John Hartman is a painter and a storyteller. Ask him, and he’ll tell you about every detail in his paintings. Each pictorial element helps describe a place and the people connected to it. His latest body of work is focused on other Canadian storytellers and the places that are important to them.
“These are the most realistic paintings I can make”, says Hartman of his new portrait / landscape paintings. Realistic in this case is not the ‘realism’ of photography or renaissance perspective. These paintings are realistic in the sense that they express the character of people and their relationship to special places.
John Hartman explains Ian Brown, Go Home Bay. Photo: Mikael Sandblom
In the People and Place paintings, Hartman has painted the portraits of several Canadian writers including Ian Brown, David Adams Richards, Esi Edugyan, Lisa Moore, Linden MacIntyre, to name a few. Each author appears to float in the air above a landscape that Hartman has asked them to choose: a place that may not necessarily be their home town but inspires them and restores them.
John Hartman, Linden MacIntyre Above Little Judique Harbour, 2018, oil on linen, 60” x 66”. Courtesy of Nicholas Metivier Gallery
Hartman starts by documenting both his subject and their chosen place. A series of photos of the writer are lit from various angles to allow him to match the direction of light in the landscape. In addition to making sketches, he photographs the landscape location with a drone to get the aerial perspectives that are so pervasive in his work. He’s careful to record all the aspects of the place that are meaningful to his subject.
Hartman plans the painting with red outlines on the canvas. Typically, the view is from above, the horizon is in the upper quarter of the painting, and the figure is shown below the horizon. He distorts the landscape around the figure to emphasize important features, ensuring meaningful details are not hidden. In some paintings there are additional elements that float in the space behind the foreground figure such as the devil falling to earth in David Adams Richards above the Bartibog and Miramachi Rivers. Hartman works and rearranges this line drawing until he is satisfied with the composition and the narrative.

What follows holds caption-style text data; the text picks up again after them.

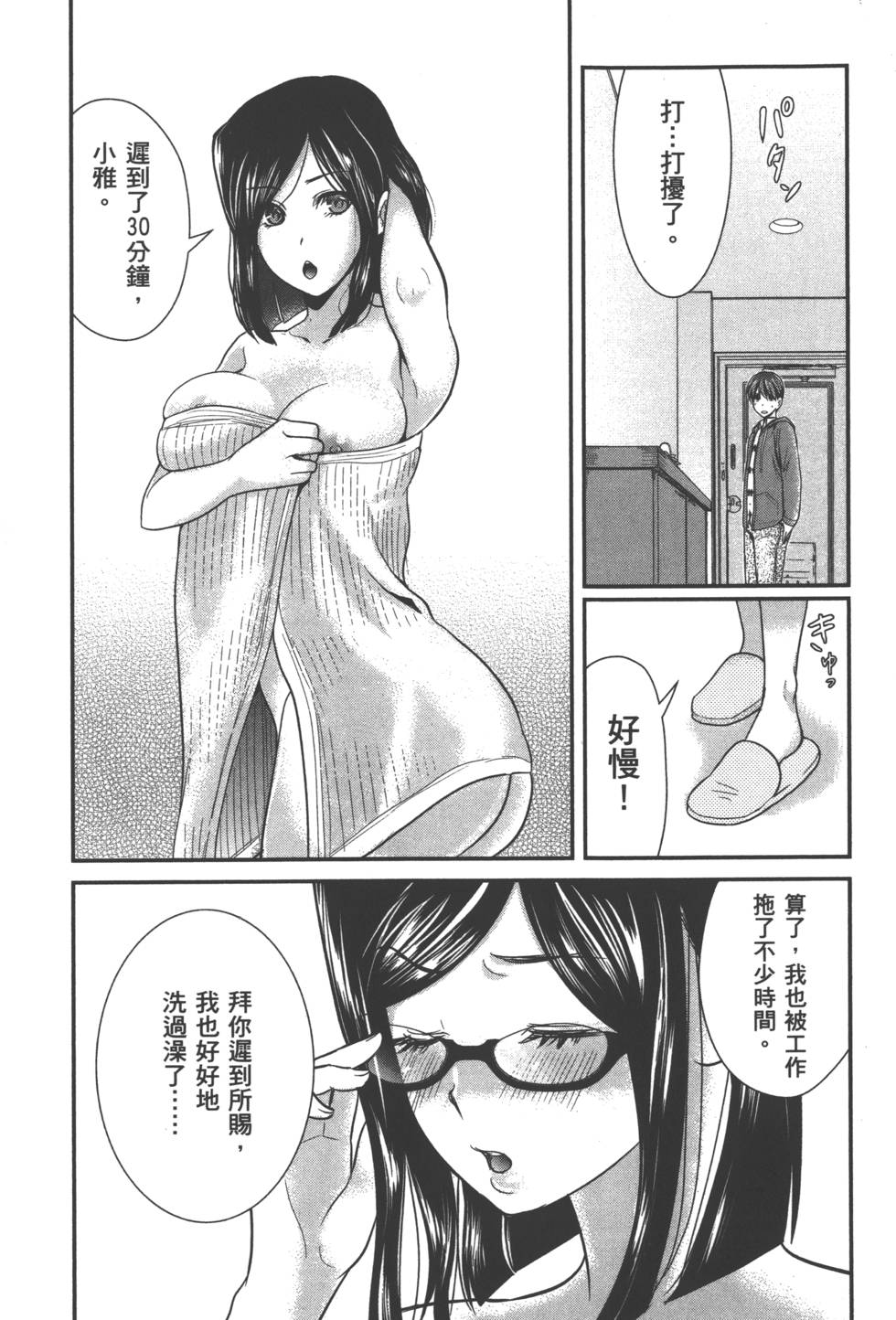 seemh-048-6db8b[1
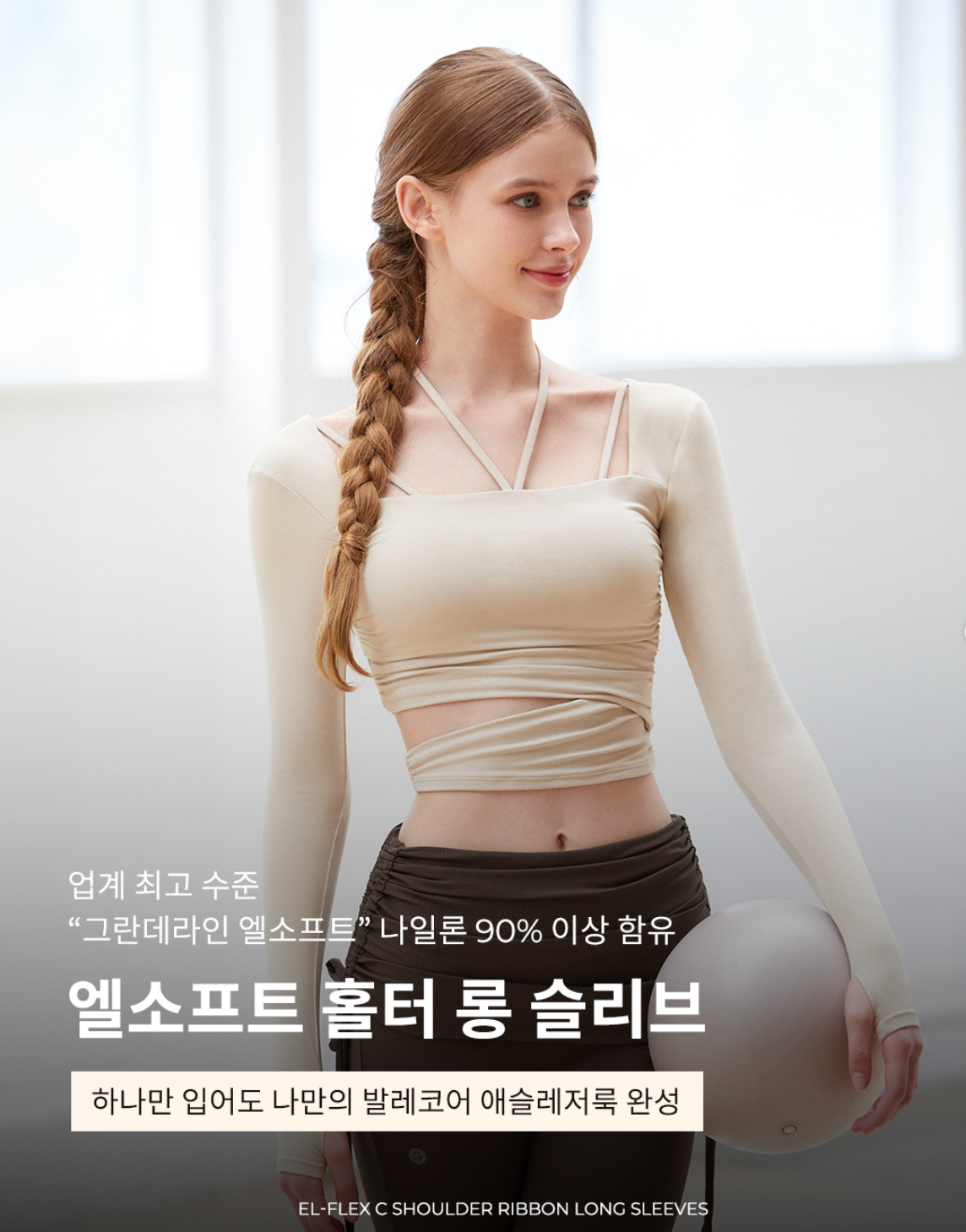 El-soft Halter Long Sleeve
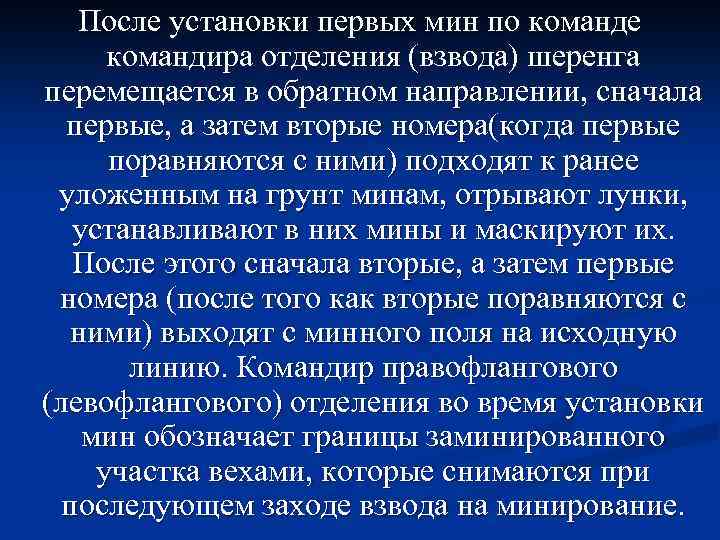 После установки первых мин по команде командира отделения (взвода) шеренга перемещается в обратном направлении,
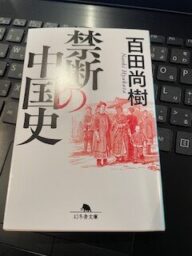 百田尚樹　禁断の中国史
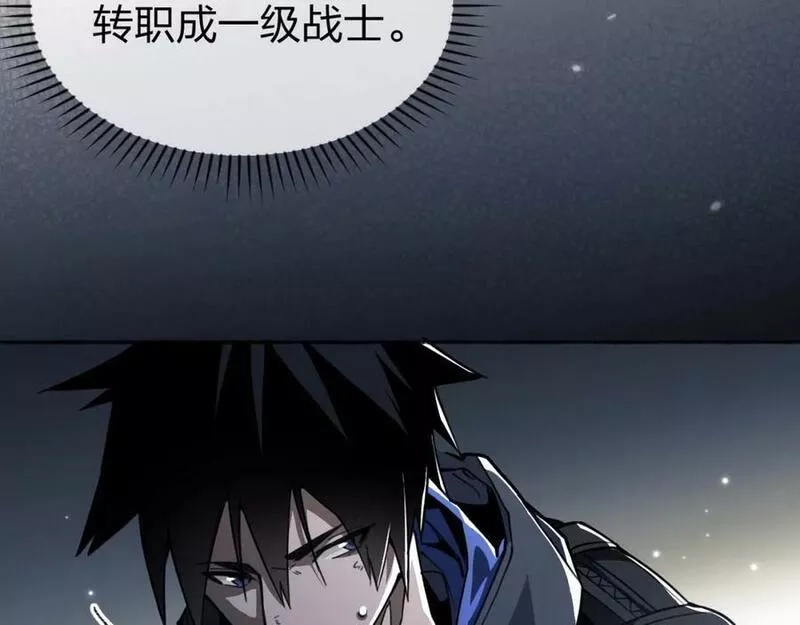 末世召唤狂潮,第1话 重回末世第一天,第128张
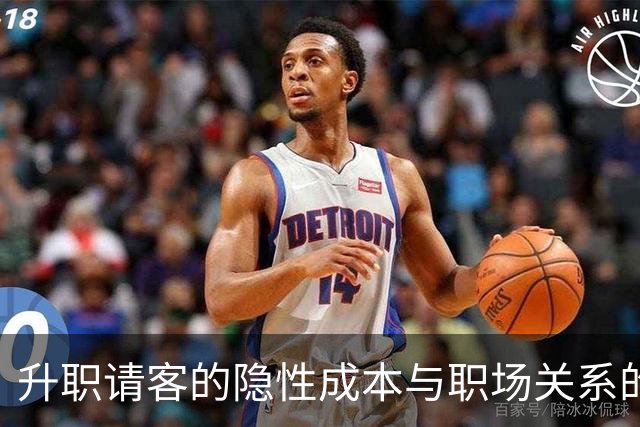 升职请客的隐性成本与职场关系的博弈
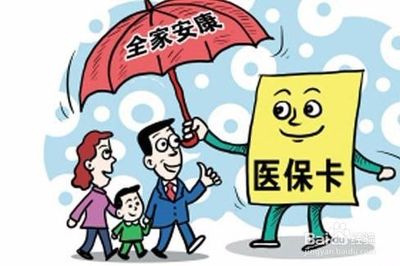新生儿医疗保险怎么办理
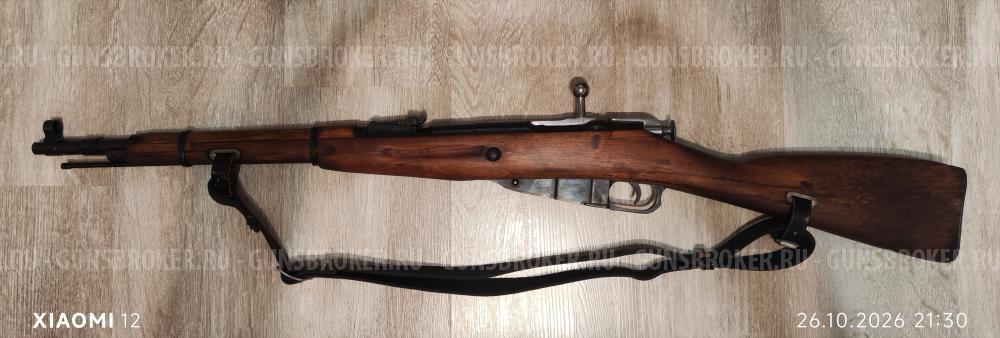 КО-44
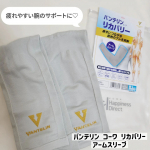 バンテリン コーワ リカバリー　アームスリーブ着圧効果で疲労につながる筋肉のブレを抑制してくれるそう❤️カラーも私が頂いたアッシュグレーを含め12色展開されています💞だから、自&hellip;のInstagram画像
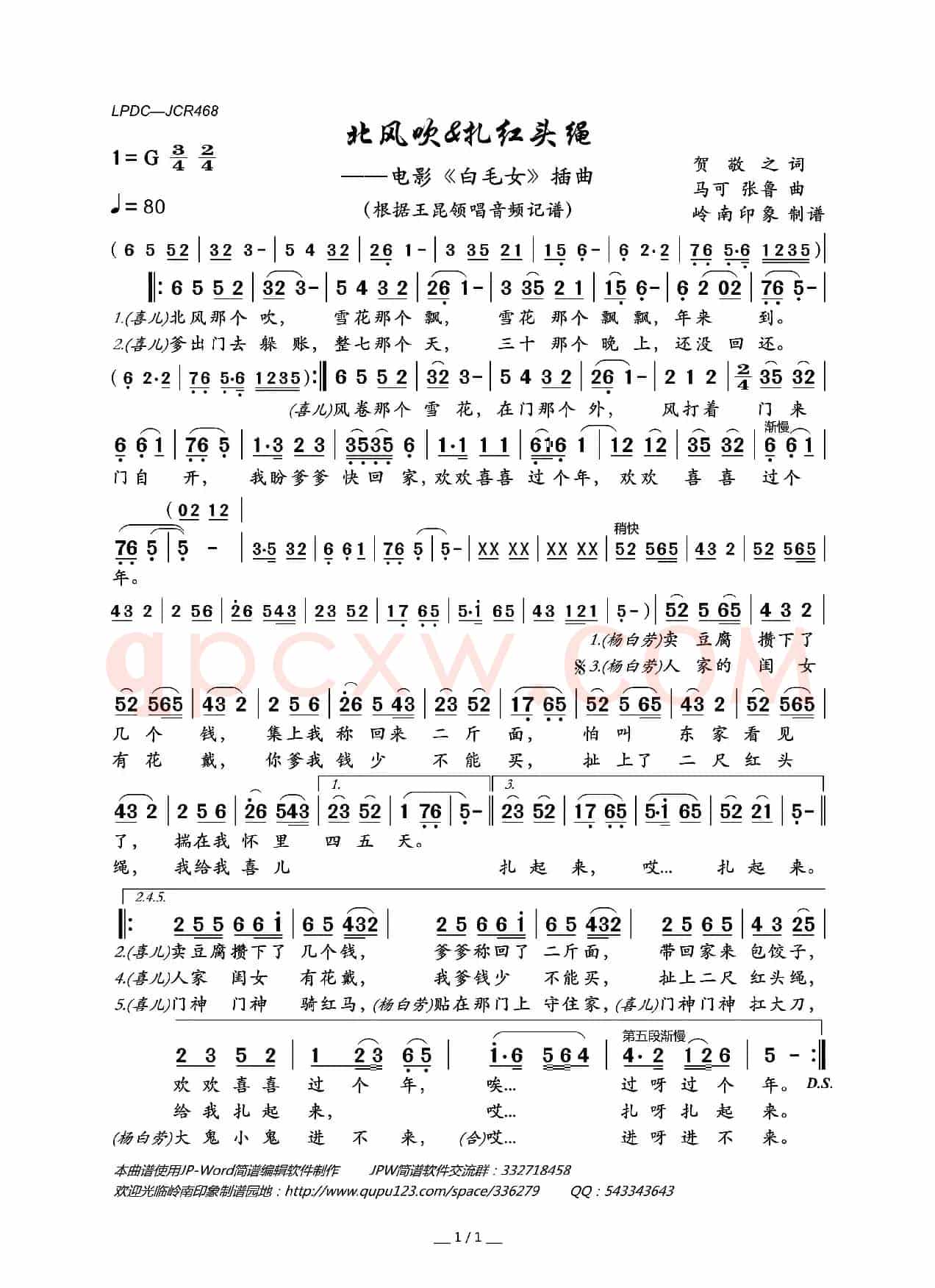北风吹&扎红头绳（电影《白毛女》插曲）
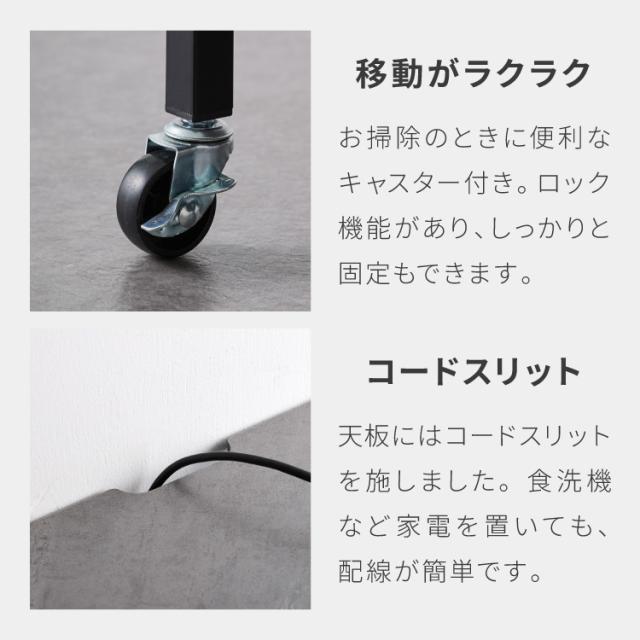 ダブルスライド棚 キャスター付き キッチンカウンター 幅100 VOID STACK series 大型レンジ対応 キッチンラック レンジ台 レンジボード レンジラック キッチン ラック シェルフ キッチン収納(代引不可)【送料無料】_13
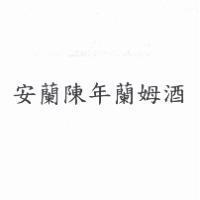 安蘭陳年蘭姆酒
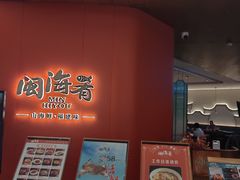 -闽海肴(北辰荟店)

Detail from John Hartman, David Adams Richards above the Bartibog and Miramachi Rivers. Photo: Mikael Sandblom
Once he has finalized the composition the colours are applied. He paints in oils with energetic and expressive brushwork. He starts at the top of the canvas and works his way down, painting wet-on-wet allowing the colours to blend with the brushstrokes. Using the same colour palette in the figure and the background establishes a visual connection between the two. He’ll adjust tone and colour in the background to ensure there is always a clear edge between the figure and the landscape.
Detail from John Hartman, Lisa Moore Broad Cove. Photo: Mikael Sandblom
The figures are larger than life, brightly lit and delineated in broad brush strokes. Hartman likes to paint people older than 45 when “your face tells the whole story and you can’t pretend to be anyone other than who you are”. These are not always flattering portraits, but they express personality and mood. David Adams Richards looks out to the space behind us. Esi Edugyan looks upward and to the side. The impression is of deep thought, as though they have let their minds wander and fly out over the landscape of their imagination.
John Hartman, Esi Edugyan, Victoria, 2018, oil on linen, 48″ x 54″. Courtesy of Nicholas Metivier Gallery
Once a painting is completed, he sends a photo to the writer and asks them for a short text describing the place and its meaning. These companion texts have been mounted on the wall next to the paintings. The descriptions will appear on the facing page of each image in a book that is being planned in conjunction with a traveling museum exhibition, which is scheduled to start in November 2019.
Hartman sees his paintings as part of an effort to re-establish the narrative and descriptive role of painting that he feels was conceded to film and photography in the last century. He has been working on this project for three years and he feels that he’s found a direction that opens more possibilities the further he pursues it.
*Exhibition information: John Hartman, People and place, November 8 – December 8, 2018, Nicholas Metivier Gallery, 190 Richmond Street East, Toronto. Gallery hours: Tue – Fri, 10 am – 6 pm; Sat, 12 – 5 pm.